CHRONIC GLUTAMATERGIC MODULATION RESTORES CORTICAL CIRCUIT FUNCTION AND AMELIORATES SEIZURE, MOTOR, AND BEHAVIORAL PHENOTYPES IN STXBP1 ENCEPHALOPATHY

STXBP1 encephalopathy is a prevalent neurodevelopmental disorder characterized by early-onset epilepsy, intellectual disability, motor impairment, and severe behavioral abnormalities. Converging evidence indicates that these symptoms arise from disrupted excitation–inhibition balance caused by impaired excitatory synaptic transmission and deficient recruitment of cortical parvalbumin-positive basket cells. Despite its severity, effective disease-modifying therapies remain unavailable.

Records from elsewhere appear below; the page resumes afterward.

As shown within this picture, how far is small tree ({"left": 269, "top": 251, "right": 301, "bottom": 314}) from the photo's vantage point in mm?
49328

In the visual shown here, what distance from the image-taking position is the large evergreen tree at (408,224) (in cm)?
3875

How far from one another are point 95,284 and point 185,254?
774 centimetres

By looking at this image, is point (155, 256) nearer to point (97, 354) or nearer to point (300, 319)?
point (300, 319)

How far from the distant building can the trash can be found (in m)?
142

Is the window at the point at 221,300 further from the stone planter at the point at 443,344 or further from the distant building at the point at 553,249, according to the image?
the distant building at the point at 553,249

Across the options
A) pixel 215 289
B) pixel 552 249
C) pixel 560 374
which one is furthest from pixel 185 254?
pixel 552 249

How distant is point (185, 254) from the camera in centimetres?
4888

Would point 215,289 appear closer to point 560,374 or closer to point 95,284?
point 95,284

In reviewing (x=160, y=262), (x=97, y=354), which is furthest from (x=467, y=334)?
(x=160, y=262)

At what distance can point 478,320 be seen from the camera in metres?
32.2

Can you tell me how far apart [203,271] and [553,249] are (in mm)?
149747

Here, we tested whether chronic positive allosteric modulation of glutamatergic signaling can restore circuit function in a mouse model of STXBP1 encephalopathy. Using brain slice electrophysiology, we show that treatment with an AMPA receptor positive allosteric modulator (CX516) or the NMDA receptor co-agonist precursor L-serine normalizes basket cell morphology and partially restores their functional recruitment within cortical feedforward inhibitory circuits, leading to rebalanced excitability of pyramidal neurons. Importantly, chronic in vivo treatment with L-serine resulted in a robust reduction of spontaneous seizures and produced significant improvements across multiple behavioral domains, including decreased aggressive behavior, reduced tremor and hypotonia, and improved locomotor performance.
Together, these findings identify impaired glutamatergic drive as a central mechanism underlying network, motor, and behavioral dysfunction in STXBP1 encephalopathy. They further demonstrate that sustained enhancement of glutamatergic signaling—particularly via L-serine—can restore circuit stability and ameliorate a broad spectrum of disease-relevant phenotypes, supporting its potential as a mechanism-based therapeutic strategy for early intervention.